_Goal of the exercise:_
Count the lines in the material below that contain the string "trim", with case counting. Reply with the number alone.

_Information provided:_

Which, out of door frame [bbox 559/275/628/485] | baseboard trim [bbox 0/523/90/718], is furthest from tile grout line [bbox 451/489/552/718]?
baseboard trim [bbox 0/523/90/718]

==

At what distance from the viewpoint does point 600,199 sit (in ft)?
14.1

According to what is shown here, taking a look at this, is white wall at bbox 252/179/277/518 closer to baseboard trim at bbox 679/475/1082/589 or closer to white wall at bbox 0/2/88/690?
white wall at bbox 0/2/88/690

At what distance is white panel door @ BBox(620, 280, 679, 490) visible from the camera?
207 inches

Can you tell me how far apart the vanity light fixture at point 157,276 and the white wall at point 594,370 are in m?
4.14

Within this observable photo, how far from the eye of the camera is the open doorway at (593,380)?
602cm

_Correct result:_
3